=== Selected excerpt ===

Without evidence this seems like a very subjective statement. Have there been any matches between humans and top NN engines in which the humans won and which lasted long enough to determine that the opening phase was the decisive factor in the NN engine losing the match?
You sound focused on the results of games. We're not debating whether a human can beat an engine.
Opening theory is not created by one human. It's been the collective efforts of all humans and their machines.


I'm just waiting for an NN engine to play in its game a true good opening novelty that human GMs would then adopt. I don't think it has yet. I don't think NN engines have contributed to opening theory (yet) any more than traditional engines. People get excited, but just at the NN engine reproducing old human opening theory, not anything new.

But if someone can give examples where it has happened, of course I'd be very interested to see them.

Zenmastur wrote: Wed Jul 17, 2019 1:16 am Hmmm...

Then how did Lc0 win TCEC when playing against SF? Do you think it got lucky 100 games in a row?
Again, this has nothing to do with which engine is stronger than another engine. The endless Lc vs SF debate is a topic of other threads. (Briefly, it won't be settled because there will never be agreement about what is fair hardware and what are fair openings. When you watch TCEC, you see that Lc tends to win out of certain openings and SF out of certain other openings. Then the fans of one complain about the use of the opening that doesn't favor their preferred engine.)

We're talking about opening theory. Has Lc contributed to directly to opening theory, like humans do, i.e. by playing the novelties in tournament or match games and getting other humans to adopt them?

I don't think so, unless I've missed something.
Contributing to opening theory is not only finding novelties because theory is not a list of known best moves but positions that have some options that we do not know which option is better.

===

## What the task asks
In the chess engine discussion, what does the last sentence say opening theory consists of, rather than a list of known best moves?

=== Dataset section ===

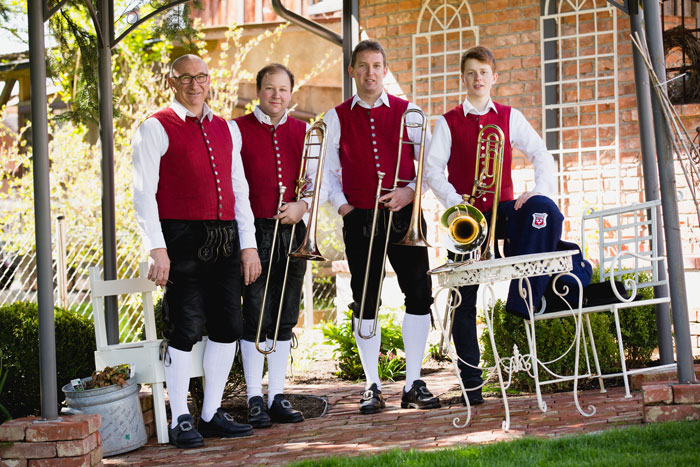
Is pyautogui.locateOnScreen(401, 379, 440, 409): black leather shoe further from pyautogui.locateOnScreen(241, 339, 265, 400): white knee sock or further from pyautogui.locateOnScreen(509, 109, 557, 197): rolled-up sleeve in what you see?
pyautogui.locateOnScreen(509, 109, 557, 197): rolled-up sleeve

===

## Exercise response
Positions with some options where we do not know which option is better.